Gather every line in the records below that contains the string "meters". Case counts.

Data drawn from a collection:
begin
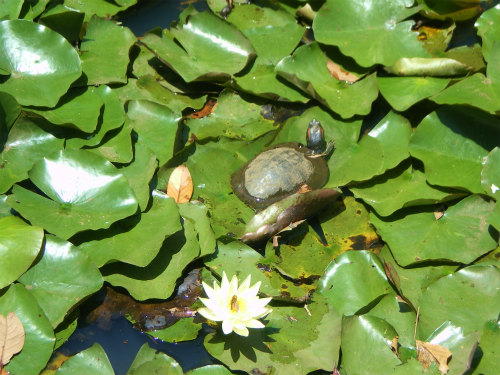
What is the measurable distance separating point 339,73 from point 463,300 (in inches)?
71.4

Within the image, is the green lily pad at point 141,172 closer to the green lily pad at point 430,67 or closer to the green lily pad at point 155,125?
the green lily pad at point 155,125

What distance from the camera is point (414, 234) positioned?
10.2ft

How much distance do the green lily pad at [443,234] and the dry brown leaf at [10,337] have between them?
2027 millimetres

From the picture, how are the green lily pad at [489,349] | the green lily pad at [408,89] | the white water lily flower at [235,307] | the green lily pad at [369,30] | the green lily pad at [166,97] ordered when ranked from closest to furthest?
the green lily pad at [489,349] → the white water lily flower at [235,307] → the green lily pad at [408,89] → the green lily pad at [369,30] → the green lily pad at [166,97]

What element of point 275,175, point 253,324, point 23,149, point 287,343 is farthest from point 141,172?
point 287,343

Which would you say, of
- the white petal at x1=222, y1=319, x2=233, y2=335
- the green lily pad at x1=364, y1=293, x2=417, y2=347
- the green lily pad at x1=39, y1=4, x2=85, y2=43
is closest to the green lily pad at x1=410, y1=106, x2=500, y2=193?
the green lily pad at x1=364, y1=293, x2=417, y2=347

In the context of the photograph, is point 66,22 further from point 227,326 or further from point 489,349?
point 489,349

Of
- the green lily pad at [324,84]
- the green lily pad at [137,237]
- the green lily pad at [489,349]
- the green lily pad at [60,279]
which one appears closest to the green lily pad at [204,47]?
the green lily pad at [324,84]

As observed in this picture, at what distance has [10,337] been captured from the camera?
2717 millimetres

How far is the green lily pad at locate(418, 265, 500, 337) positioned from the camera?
2.66 meters

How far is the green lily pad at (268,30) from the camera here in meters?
3.99

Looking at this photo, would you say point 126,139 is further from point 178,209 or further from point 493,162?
point 493,162

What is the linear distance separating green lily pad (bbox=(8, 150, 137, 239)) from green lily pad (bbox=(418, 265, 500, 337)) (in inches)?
65.5

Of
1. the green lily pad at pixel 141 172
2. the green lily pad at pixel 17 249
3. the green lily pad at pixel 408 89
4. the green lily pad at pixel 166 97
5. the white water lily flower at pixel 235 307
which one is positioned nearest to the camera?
the white water lily flower at pixel 235 307
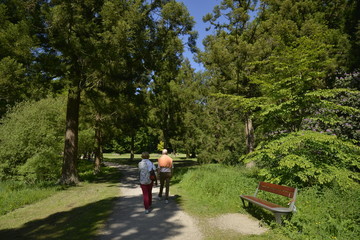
end
## Result for this exercise
2.66 meters
How far is the green lily pad at (268,30) from the camera here in meters?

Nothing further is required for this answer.